What needs to be done - Give back the full listing verbatim, apart from its images.

Collected data entries:
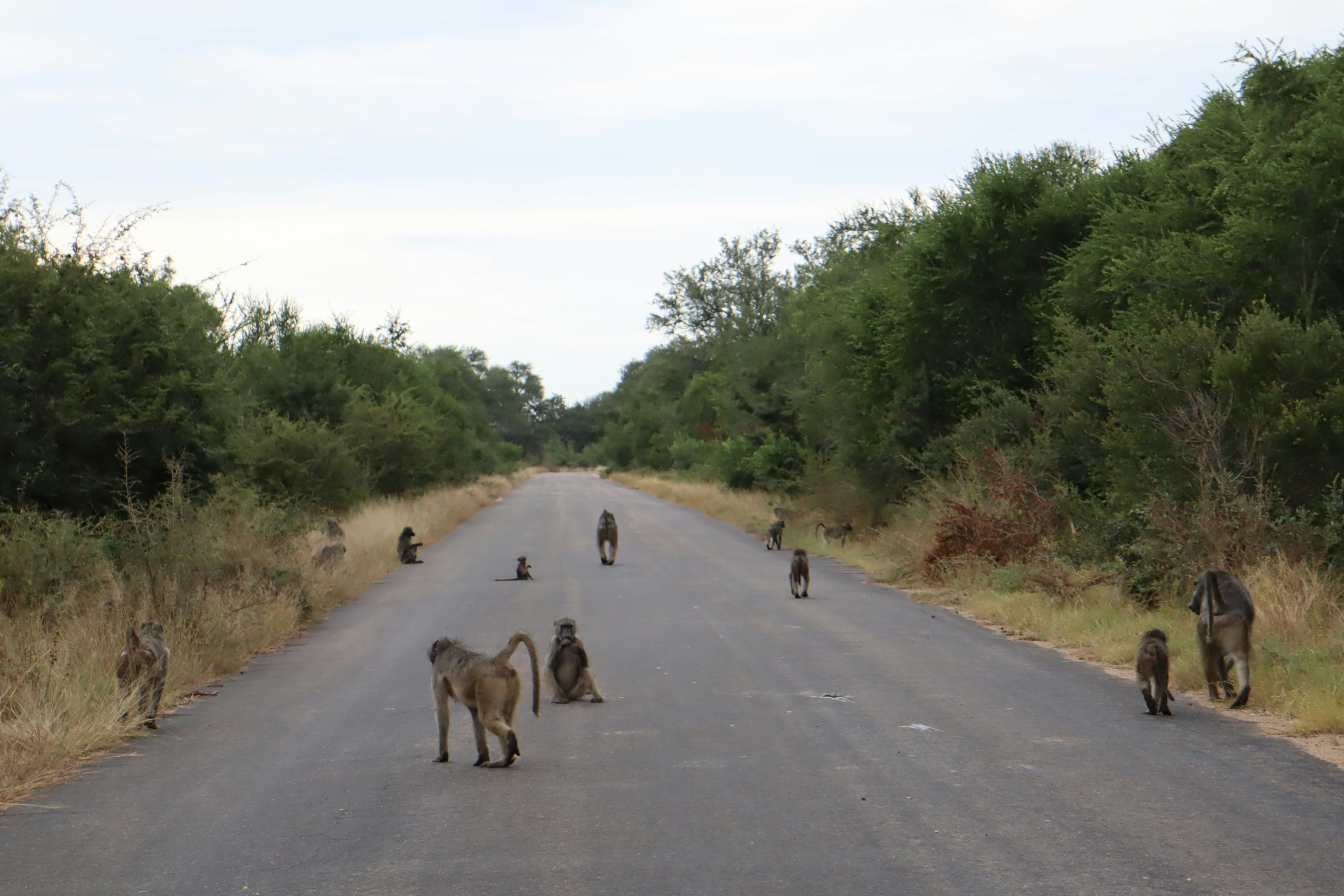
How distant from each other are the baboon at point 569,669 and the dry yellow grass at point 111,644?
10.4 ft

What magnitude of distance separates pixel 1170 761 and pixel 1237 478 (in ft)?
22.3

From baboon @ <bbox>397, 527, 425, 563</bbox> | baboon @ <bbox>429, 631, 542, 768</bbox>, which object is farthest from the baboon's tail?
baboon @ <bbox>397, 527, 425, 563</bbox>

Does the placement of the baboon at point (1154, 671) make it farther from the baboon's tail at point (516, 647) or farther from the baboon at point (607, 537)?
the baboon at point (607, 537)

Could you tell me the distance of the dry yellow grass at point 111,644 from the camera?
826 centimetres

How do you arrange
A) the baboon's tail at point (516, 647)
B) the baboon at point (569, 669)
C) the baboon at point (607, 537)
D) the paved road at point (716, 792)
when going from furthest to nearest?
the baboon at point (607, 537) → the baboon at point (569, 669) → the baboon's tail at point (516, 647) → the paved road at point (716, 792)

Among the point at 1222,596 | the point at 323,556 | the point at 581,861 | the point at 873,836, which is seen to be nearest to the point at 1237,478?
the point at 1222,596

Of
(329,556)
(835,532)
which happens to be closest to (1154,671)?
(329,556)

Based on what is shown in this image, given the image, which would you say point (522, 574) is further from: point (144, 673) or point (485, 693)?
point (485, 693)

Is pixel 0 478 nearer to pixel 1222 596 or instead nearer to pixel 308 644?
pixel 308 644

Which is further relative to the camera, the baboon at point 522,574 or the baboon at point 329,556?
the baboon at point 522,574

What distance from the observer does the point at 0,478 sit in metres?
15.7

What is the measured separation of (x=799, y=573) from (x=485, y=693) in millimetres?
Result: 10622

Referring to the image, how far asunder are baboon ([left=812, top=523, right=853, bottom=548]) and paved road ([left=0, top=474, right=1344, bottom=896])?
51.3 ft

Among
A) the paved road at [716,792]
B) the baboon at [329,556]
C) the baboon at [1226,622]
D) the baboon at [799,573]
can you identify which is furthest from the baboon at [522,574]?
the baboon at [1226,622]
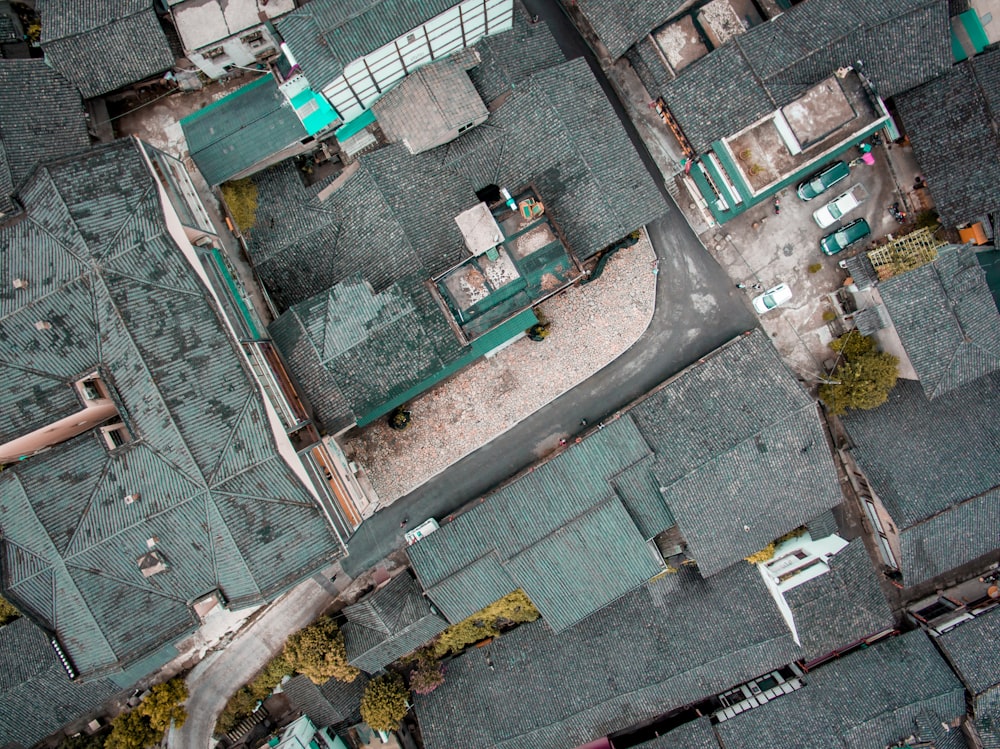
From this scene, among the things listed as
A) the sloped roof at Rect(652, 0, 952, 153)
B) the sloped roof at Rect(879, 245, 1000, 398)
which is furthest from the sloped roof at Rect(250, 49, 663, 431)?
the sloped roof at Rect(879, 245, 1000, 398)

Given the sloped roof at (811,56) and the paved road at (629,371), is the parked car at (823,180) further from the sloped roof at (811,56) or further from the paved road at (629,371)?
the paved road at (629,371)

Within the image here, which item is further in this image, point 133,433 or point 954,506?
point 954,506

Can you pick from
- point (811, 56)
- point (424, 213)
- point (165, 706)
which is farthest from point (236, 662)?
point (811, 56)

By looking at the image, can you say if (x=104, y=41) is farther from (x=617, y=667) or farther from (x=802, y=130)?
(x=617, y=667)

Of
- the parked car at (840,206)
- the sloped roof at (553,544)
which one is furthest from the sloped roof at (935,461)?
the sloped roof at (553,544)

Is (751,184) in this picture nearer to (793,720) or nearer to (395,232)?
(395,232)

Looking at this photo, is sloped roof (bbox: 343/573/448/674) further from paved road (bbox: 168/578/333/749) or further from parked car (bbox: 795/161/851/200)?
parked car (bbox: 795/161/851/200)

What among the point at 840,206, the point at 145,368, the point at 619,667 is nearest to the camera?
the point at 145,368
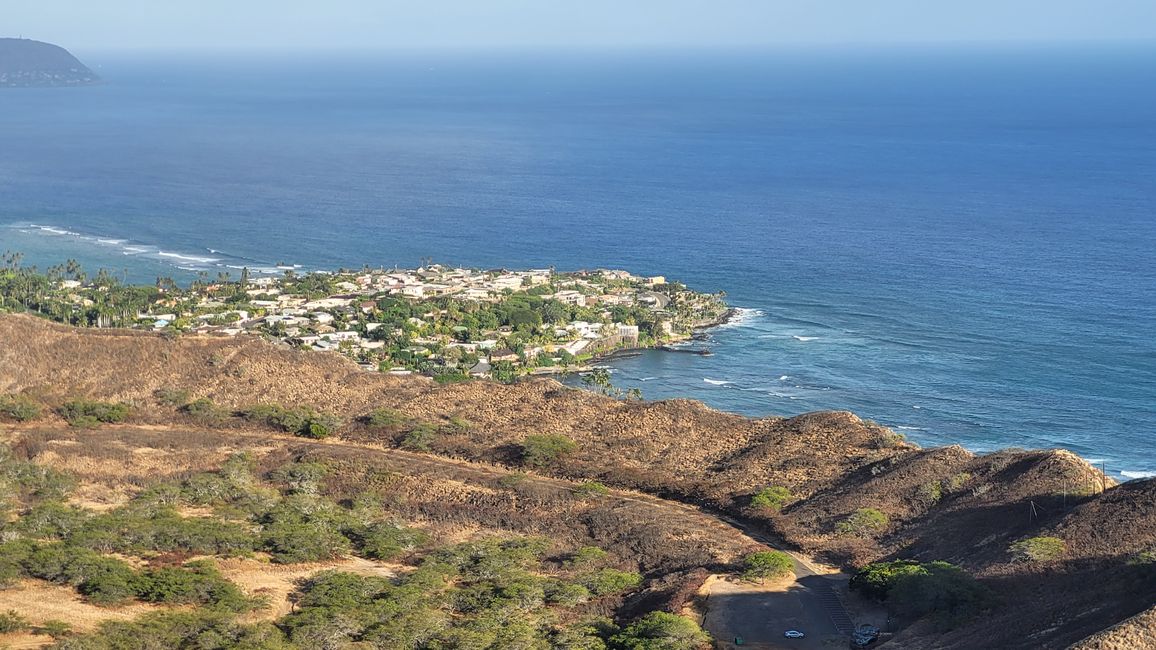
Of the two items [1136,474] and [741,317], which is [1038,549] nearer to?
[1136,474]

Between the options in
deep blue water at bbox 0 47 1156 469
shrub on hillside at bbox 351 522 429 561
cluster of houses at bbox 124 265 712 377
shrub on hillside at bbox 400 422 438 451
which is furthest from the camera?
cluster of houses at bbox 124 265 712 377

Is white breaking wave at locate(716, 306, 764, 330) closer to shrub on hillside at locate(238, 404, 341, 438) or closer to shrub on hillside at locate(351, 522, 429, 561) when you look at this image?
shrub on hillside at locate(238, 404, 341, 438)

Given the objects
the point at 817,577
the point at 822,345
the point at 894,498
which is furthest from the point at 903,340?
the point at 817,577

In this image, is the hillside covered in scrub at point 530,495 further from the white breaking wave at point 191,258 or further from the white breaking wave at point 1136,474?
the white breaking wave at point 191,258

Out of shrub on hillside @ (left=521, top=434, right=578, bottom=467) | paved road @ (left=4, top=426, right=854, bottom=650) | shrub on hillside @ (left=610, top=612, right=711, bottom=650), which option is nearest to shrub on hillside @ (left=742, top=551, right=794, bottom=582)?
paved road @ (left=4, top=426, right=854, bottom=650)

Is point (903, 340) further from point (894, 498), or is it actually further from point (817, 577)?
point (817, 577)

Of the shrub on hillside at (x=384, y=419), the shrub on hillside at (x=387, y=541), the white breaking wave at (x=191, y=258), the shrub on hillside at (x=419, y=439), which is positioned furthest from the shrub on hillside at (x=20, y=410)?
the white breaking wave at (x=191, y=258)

Solution for this problem -
How distant from each other are the baboon at point 569,669 and the dry yellow grass at point 111,644?
10.4 ft

What magnitude of distance separates pixel 1170 761 and pixel 1237 478 (in ft)?
22.3

From baboon @ <bbox>397, 527, 425, 563</bbox> | baboon @ <bbox>429, 631, 542, 768</bbox>, which object is farthest from the baboon's tail?
baboon @ <bbox>397, 527, 425, 563</bbox>

Does the placement of the baboon at point (1154, 671) make it farther from the baboon's tail at point (516, 647) or farther from the baboon at point (607, 537)?
the baboon at point (607, 537)

Could you tell me the distance of the dry yellow grass at point 111,644 from the camera?
826 centimetres

How do you arrange
A) the baboon's tail at point (516, 647)
B) the baboon at point (569, 669)
C) the baboon at point (607, 537)
D) the paved road at point (716, 792)
when going from furthest to nearest?
the baboon at point (607, 537) → the baboon at point (569, 669) → the baboon's tail at point (516, 647) → the paved road at point (716, 792)

Among the point at 1222,596 | the point at 323,556 | the point at 581,861 | the point at 873,836, which is seen to be nearest to the point at 1237,478?
the point at 1222,596

Of
(329,556)
(835,532)
which happens to be closest to (1154,671)?
(329,556)

Based on what is shown in this image, given the image, which would you say point (522, 574) is further from: point (144, 673) or point (485, 693)?
point (485, 693)

Is pixel 0 478 nearer to pixel 1222 596 or instead nearer to pixel 308 644?
pixel 308 644

Which is further relative to the camera, the baboon at point 522,574 or the baboon at point 329,556?
the baboon at point 522,574

What distance from the observer does the point at 0,478 sit in metres?
15.7

What is the measured separation of (x=799, y=573) from (x=485, y=693) in millimetres?
Result: 10622

Referring to the image, how far asunder are baboon ([left=812, top=523, right=853, bottom=548]) and paved road ([left=0, top=474, right=1344, bottom=896])?
51.3 ft

Among
A) the paved road at [716,792]
B) the baboon at [329,556]
C) the baboon at [1226,622]
D) the baboon at [799,573]
can you identify which is furthest from the baboon at [522,574]?
the baboon at [1226,622]
From this scene, among the things listed as
A) the sloped roof at Rect(652, 0, 952, 153)
B) the sloped roof at Rect(879, 245, 1000, 398)
which is furthest from the sloped roof at Rect(250, 49, 663, 431)?
the sloped roof at Rect(879, 245, 1000, 398)

Given the sloped roof at (811,56) and the paved road at (629,371), is the parked car at (823,180) further from the sloped roof at (811,56) or further from the paved road at (629,371)?
the paved road at (629,371)

Within the image here, which item is further in this image, point 133,433 or point 954,506?
point 954,506

Can you pick from
- point (811, 56)
- point (424, 213)
- point (165, 706)
which is farthest from point (236, 662)?
point (811, 56)

By looking at the image, can you say if (x=104, y=41) is farther from (x=617, y=667) or farther from (x=802, y=130)?
(x=617, y=667)

Of
- the parked car at (840,206)
- the sloped roof at (553,544)
which one is furthest from the sloped roof at (935,461)?
the sloped roof at (553,544)

Is (751,184) in this picture nearer to (793,720) or nearer to (395,232)?
(395,232)

Looking at this photo, is sloped roof (bbox: 343/573/448/674) further from paved road (bbox: 168/578/333/749) or further from parked car (bbox: 795/161/851/200)?
parked car (bbox: 795/161/851/200)

What among the point at 840,206, the point at 145,368, the point at 619,667 is nearest to the camera?
the point at 145,368
Of the two items [1136,474] and [741,317], which is [1038,549] nearer to?
[1136,474]

Between the options in
deep blue water at bbox 0 47 1156 469
shrub on hillside at bbox 351 522 429 561
cluster of houses at bbox 124 265 712 377
shrub on hillside at bbox 400 422 438 451
which is furthest from the camera?
cluster of houses at bbox 124 265 712 377

Is white breaking wave at locate(716, 306, 764, 330) closer to shrub on hillside at locate(238, 404, 341, 438) or closer to shrub on hillside at locate(351, 522, 429, 561) when you look at this image?
shrub on hillside at locate(238, 404, 341, 438)

Given the objects
the point at 817,577
the point at 822,345
the point at 894,498
which is furthest from the point at 903,340?
the point at 817,577

In this image, is the hillside covered in scrub at point 530,495 further from the white breaking wave at point 191,258 or further from the white breaking wave at point 1136,474?
the white breaking wave at point 191,258

Out of shrub on hillside @ (left=521, top=434, right=578, bottom=467) | paved road @ (left=4, top=426, right=854, bottom=650) | shrub on hillside @ (left=610, top=612, right=711, bottom=650), which option is nearest to shrub on hillside @ (left=742, top=551, right=794, bottom=582)?
paved road @ (left=4, top=426, right=854, bottom=650)

Is point (903, 340) further from point (894, 498), or is it actually further from point (817, 577)?
point (817, 577)

Of the shrub on hillside at (x=384, y=419), the shrub on hillside at (x=387, y=541), the white breaking wave at (x=191, y=258), the shrub on hillside at (x=419, y=439), which is positioned furthest from the shrub on hillside at (x=20, y=410)?
the white breaking wave at (x=191, y=258)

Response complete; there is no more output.